Suzanne Chevalier

Local Long-Term Care Ombudsman Program

The COVID-19 pandemic and its devastating toll on congregate living facilities led Suzanne Chevalier to volunteer with her local Long-Term Care Ombudsman Program after retiring from a 40-year nursing career.

"I was just really concerned about the conditions within the nursing homes and long-term care facilities and knowing how difficult it would be for all the residents there being so confined and the facilities being short-staffed," she says. "I thought this would be a way I could contribute."

Since then, Suzanne’s volunteer journey has been "very challenging but enjoyable," she says. "There is a lot to learn, and I’m still learning. You think you have it figured out and then another case comes along that you’ve never dealt with before."
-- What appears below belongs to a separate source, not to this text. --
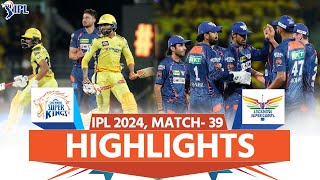 CSK vs LSG IPL 2024 Highlights Chennai vs Lucknow Super Giants Today Full Match Highlights [upl. by Edmead]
While nursing experience is helpful, she says, paying attention is a key to being an ombudsman representative. "My observation skills are good, and that is important in this role. You have to be able to see, hear, smell — get all the senses going so you can be on top of things."

Suzanne is struck by how older adults need to have a voice.

"They are concerned about speaking up for themselves. To have someone really interested in their well-being means a lot to them," she says. "The greatest reward is seeing the smiles and hearing thanks for just being there for them — even if they don’t have a complaint."

Suzanne embodies the dedication of volunteers working to support older adults through California programs for 50 years and counting.